New England and Virginia were both settled by people of English decent. Both areas were settled at around the same period of time. However, the two developed into very different societies. The main explanation for this is the bases upon which each area was founded.
The Puritans were a hard working, god-fearing people. After many years of religious prosecution in their homeland of England they sought out refuge in the neighboring country of Holland. After living in Amsterdam for a year, the group moved to the town of Leyden. For the next twelve years the Puritans built the reputation of being honest and hard working. However, life was very hard in Holland. Many families did not have enough money to make ends meet. The group resolved that they would lead a better life in America. The trip to America was a hard one, however, it brought the group closer together. On November 11, 1620 the Puritans anchored in Cape Cod Harbor. .
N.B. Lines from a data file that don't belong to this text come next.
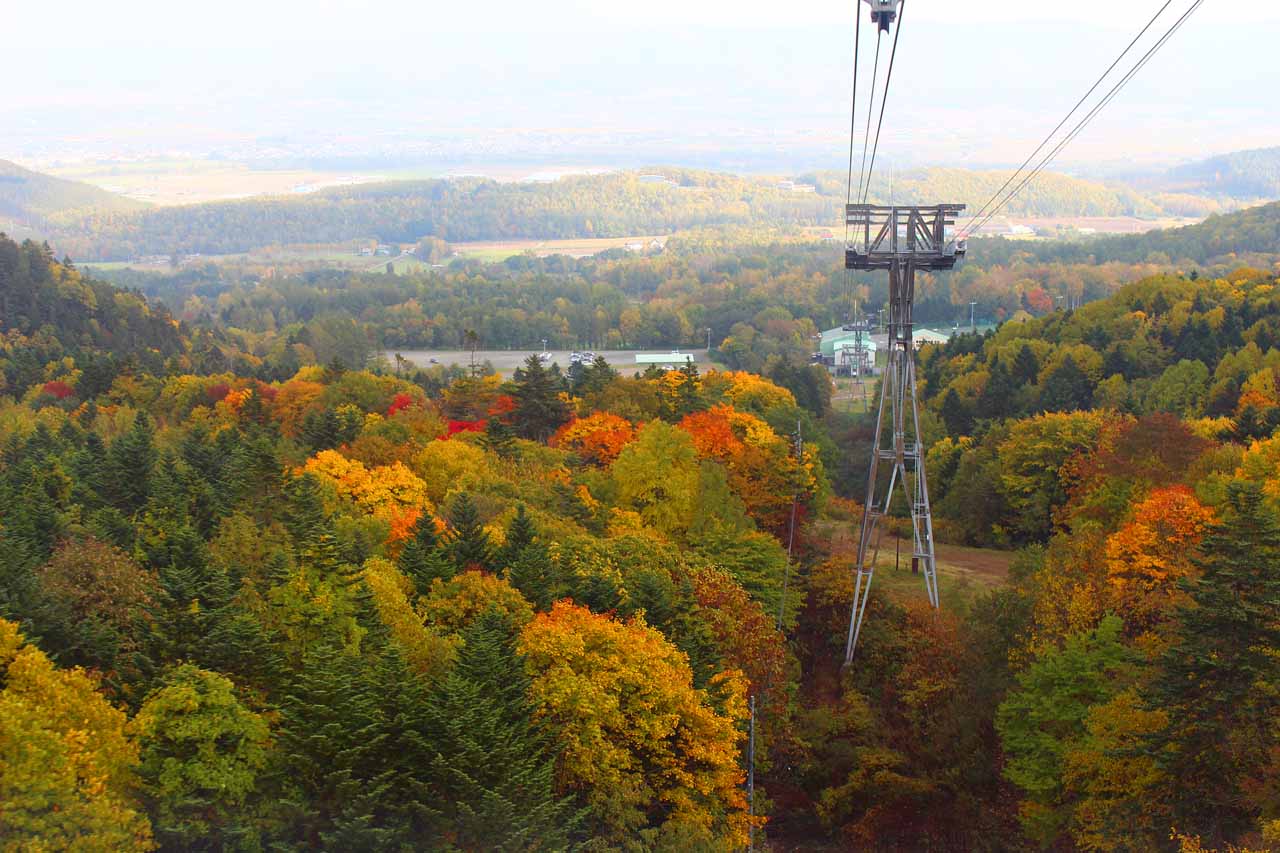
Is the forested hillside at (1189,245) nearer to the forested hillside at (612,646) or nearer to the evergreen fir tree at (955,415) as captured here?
the evergreen fir tree at (955,415)

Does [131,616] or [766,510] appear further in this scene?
[766,510]

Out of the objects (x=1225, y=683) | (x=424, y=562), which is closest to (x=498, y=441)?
(x=424, y=562)

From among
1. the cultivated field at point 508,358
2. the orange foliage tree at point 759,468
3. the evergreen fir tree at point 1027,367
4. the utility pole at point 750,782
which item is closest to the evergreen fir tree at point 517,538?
the utility pole at point 750,782

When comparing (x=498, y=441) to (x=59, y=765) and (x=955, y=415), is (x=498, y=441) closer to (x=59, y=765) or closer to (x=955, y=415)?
(x=59, y=765)

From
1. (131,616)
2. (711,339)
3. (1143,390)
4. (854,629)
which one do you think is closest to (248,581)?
(131,616)

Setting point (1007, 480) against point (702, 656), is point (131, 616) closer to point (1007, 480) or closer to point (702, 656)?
point (702, 656)

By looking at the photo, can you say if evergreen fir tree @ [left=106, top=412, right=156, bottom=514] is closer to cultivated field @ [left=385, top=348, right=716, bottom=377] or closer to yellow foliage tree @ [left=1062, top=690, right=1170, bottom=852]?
yellow foliage tree @ [left=1062, top=690, right=1170, bottom=852]

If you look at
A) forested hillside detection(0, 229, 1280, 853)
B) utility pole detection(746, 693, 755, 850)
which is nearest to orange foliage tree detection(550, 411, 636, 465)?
forested hillside detection(0, 229, 1280, 853)
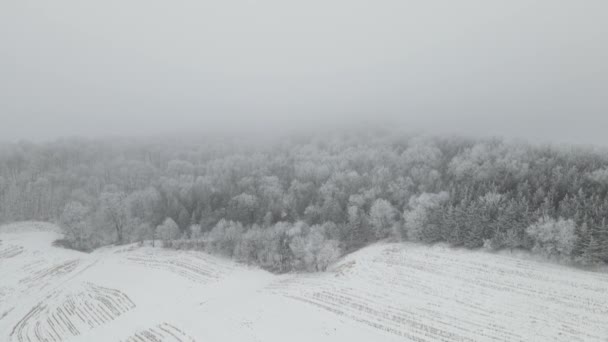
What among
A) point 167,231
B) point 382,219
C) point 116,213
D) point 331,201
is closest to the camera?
point 382,219

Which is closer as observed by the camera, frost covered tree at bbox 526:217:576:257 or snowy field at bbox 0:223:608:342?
snowy field at bbox 0:223:608:342

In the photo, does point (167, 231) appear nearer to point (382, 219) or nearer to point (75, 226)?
point (75, 226)

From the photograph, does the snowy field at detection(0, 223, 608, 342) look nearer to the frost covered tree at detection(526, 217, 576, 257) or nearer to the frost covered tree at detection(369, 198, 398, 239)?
the frost covered tree at detection(526, 217, 576, 257)

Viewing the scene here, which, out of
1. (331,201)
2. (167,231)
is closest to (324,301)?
(331,201)

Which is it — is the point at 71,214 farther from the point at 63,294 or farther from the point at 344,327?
the point at 344,327

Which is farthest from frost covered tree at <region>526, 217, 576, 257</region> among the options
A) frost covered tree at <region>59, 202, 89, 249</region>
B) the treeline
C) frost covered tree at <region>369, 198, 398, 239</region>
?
frost covered tree at <region>59, 202, 89, 249</region>

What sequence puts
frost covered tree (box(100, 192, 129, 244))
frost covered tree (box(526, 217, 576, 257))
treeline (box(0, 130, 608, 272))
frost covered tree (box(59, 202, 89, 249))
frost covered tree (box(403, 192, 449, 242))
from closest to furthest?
frost covered tree (box(526, 217, 576, 257)) < treeline (box(0, 130, 608, 272)) < frost covered tree (box(403, 192, 449, 242)) < frost covered tree (box(59, 202, 89, 249)) < frost covered tree (box(100, 192, 129, 244))

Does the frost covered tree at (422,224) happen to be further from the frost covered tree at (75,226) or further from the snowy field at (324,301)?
the frost covered tree at (75,226)
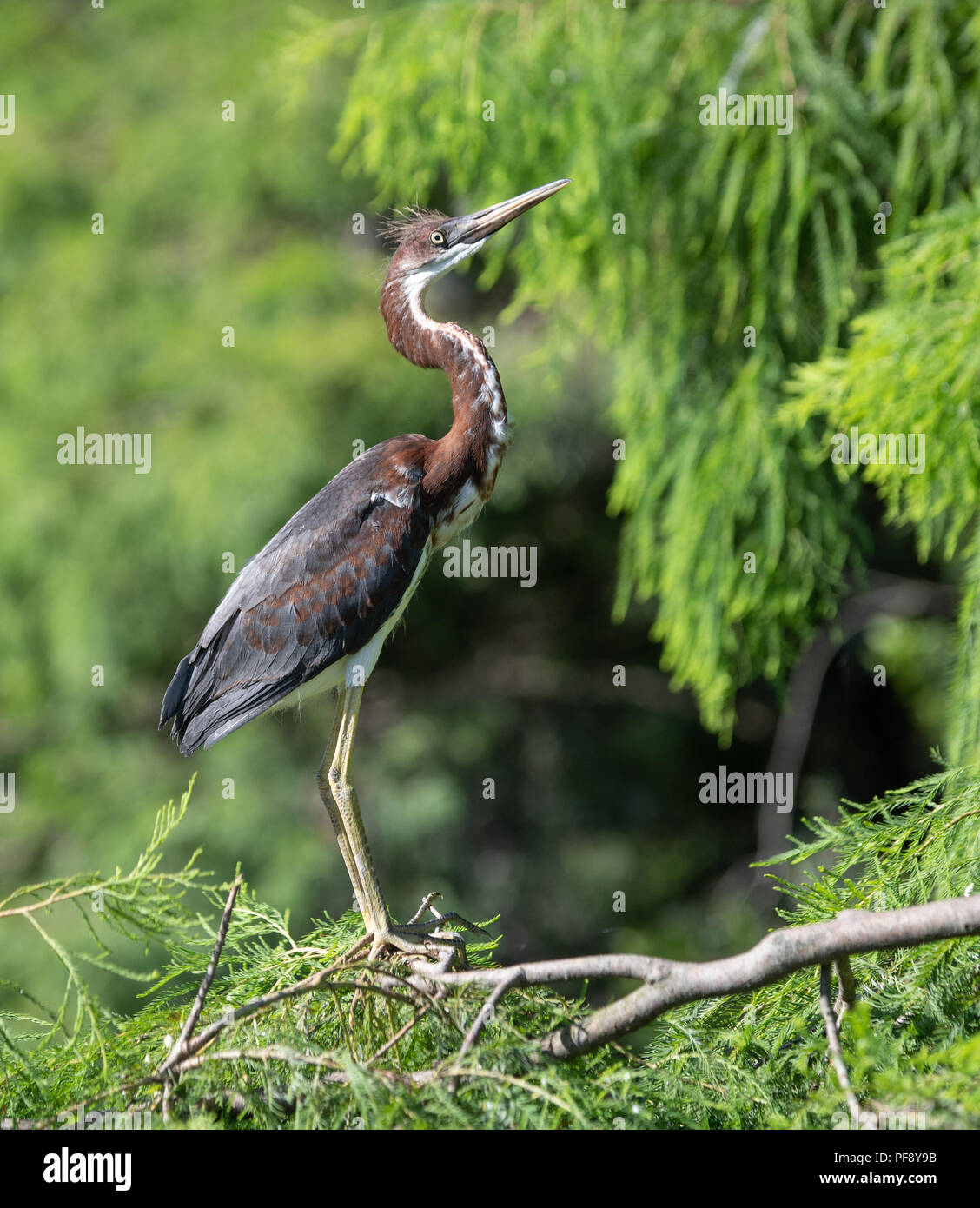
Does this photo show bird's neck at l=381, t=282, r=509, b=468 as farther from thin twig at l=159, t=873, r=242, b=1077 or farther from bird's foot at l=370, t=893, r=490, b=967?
thin twig at l=159, t=873, r=242, b=1077

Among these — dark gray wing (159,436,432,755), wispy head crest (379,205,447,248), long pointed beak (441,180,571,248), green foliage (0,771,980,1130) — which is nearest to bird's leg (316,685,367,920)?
dark gray wing (159,436,432,755)

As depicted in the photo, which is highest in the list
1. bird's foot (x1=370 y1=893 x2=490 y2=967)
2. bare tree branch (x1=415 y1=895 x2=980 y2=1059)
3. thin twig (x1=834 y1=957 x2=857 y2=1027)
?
bare tree branch (x1=415 y1=895 x2=980 y2=1059)

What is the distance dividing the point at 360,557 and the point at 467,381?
1.37 ft

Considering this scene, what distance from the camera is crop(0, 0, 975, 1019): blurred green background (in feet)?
17.6

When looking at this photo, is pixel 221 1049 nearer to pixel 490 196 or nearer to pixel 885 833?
pixel 885 833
The Puritans worked extremely hard to set up a community in which they could worship their god and raise their families. Because many families had an extraordinary amount of children (Document B), it was important for them to set up a good foundation of togetherness in which the children could grow up. .
Each man did not work for the better of himself but for the better of the community as a whole. " being by God's providence engaged together to make a plantation" (Document D). This was needed in the initial building of houses, churches, and other structures that were crucial to their survival. "[Yet] we must be knit together and work as one man We must delight in each other, make others" conditions are own always having before our eyes commission and community in the work-(Document A). However, the people who started the colonies of Virginia did not have the same outlook on life.
The Virginia Company, which funded the early settlements of Virginia, emphasized "quick economic prosperity" in the promotional literature that they handed out throughout England.